*** Opening of RECORDS TO PROCESS ***

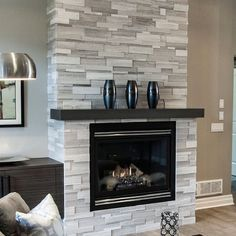 32 Awesome Living Room Design Ideas With Fireplace 32 Fantastische Wohnzimmer-Design-Ideen mit Kamin Home Fireplace, Fireplace Design, Contemporary Fireplace Designs, Living Room With Fireplace, Living Room Designs, Remodel, Brick Fireplace Makeover, Natural Stone Veneer, Fireplace Remodel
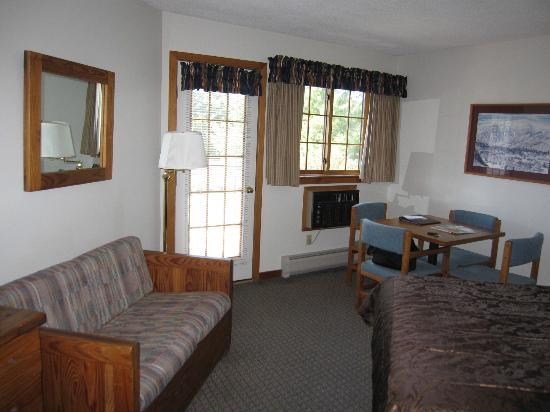 Grey Fox Inn & Resort: Room 35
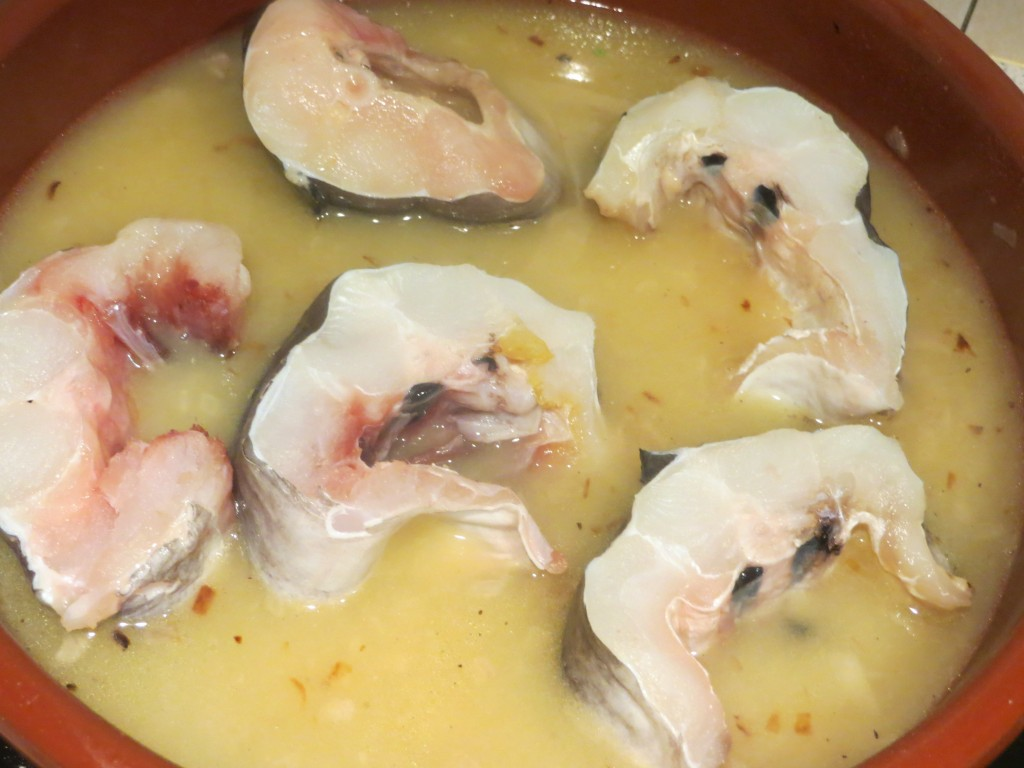 congrio incorporado al caldo de pescado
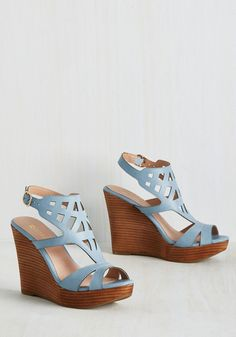 You Art to Know Wedge. As you greet your gallery tour guests in these sky blue heels by Restricted, the group sees theyre in good hands! #blue #modcloth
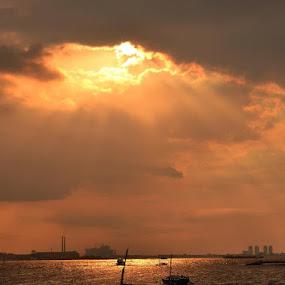 mataharinya masih di balik awan... by Dwi Ratna Miranti - Landscapes Cloud Formations
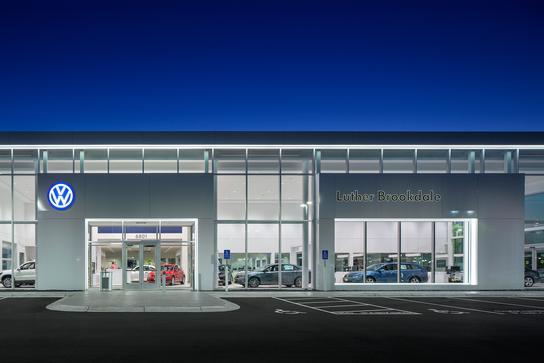 Vw Dealership Mn >> Luther Brookdale Volkswagen Car Dealership In Minneapolis
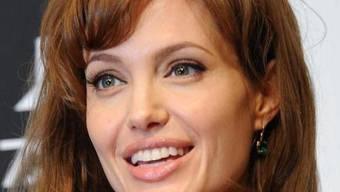 """Jolie """"sicherheitshalber"""" hat sich Twittername gesichert"""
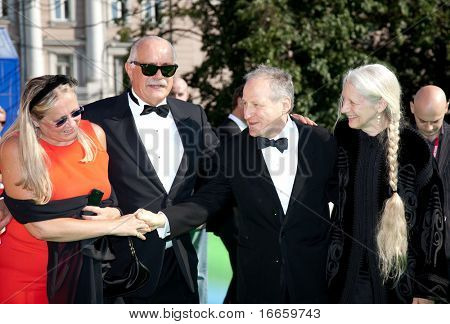 MOSCOW - JUNE,28: Tatiana Mikhalkova, Nikita Mikhalkov, Michael Mann with Wife. Closing Ceremony Of 31st Moscow International Film Festival at Pushkinsky Cinema . June 28, 2009 in Moscow, Russia.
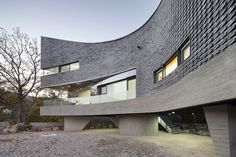 curved house by joho architecture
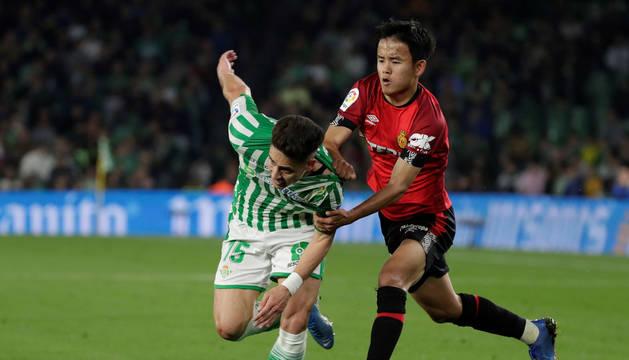 Kubo y Alex Moreno disputan un balón en el partido que enfrentó a Betis y Mallorca.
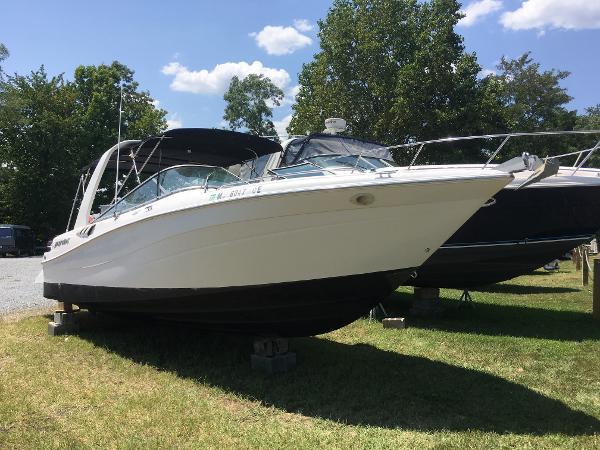 Four Winns 280 Horizon Starboard Bow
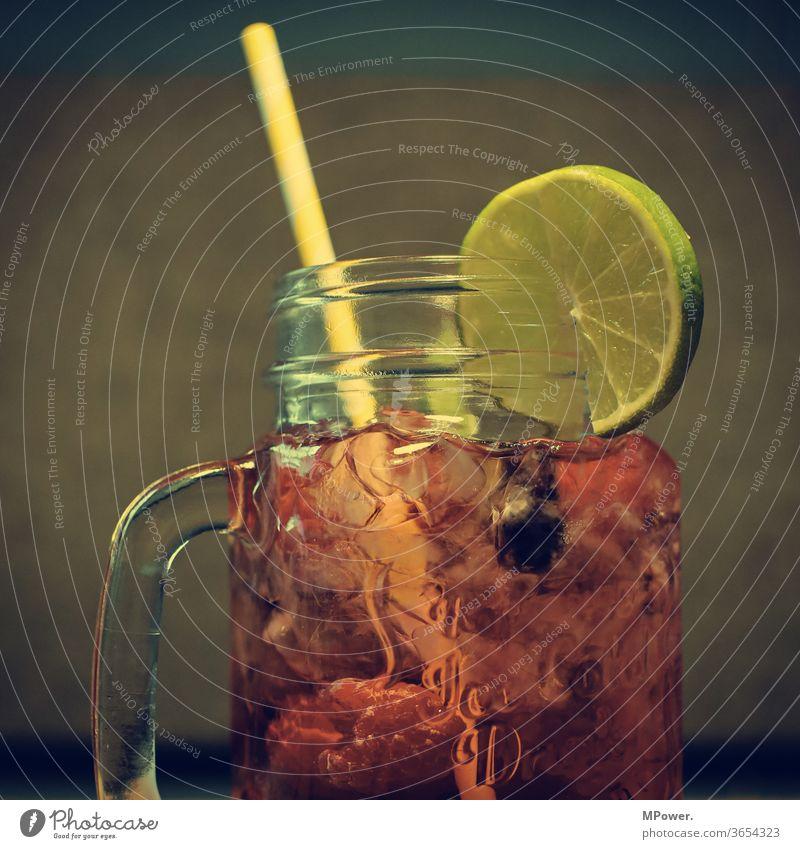cocktail Bar Getränk Alkohol Longdrink trinken Cocktail Glas Cocktailbar Erfrischungsgetränk Feste & Feiern Party Spirituosen Nachtleben Limonade Alkoholsucht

*** Close of RECORDS TO PROCESS ***

[REQUIREMENT]
Extract, word for word, each line from the top of the data down to and including the line with "congrio incorporado al caldo de pescado"; skip the pictures.

[WRITTEN REPLY]
 32 Awesome Living Room Design Ideas With Fireplace 32 Fantastische Wohnzimmer-Design-Ideen mit Kamin Home Fireplace, Fireplace Design, Contemporary Fireplace Designs, Living Room With Fireplace, Living Room Designs, Remodel, Brick Fireplace Makeover, Natural Stone Veneer, Fireplace Remodel
 Grey Fox Inn & Resort: Room 35
 congrio incorporado al caldo de pescado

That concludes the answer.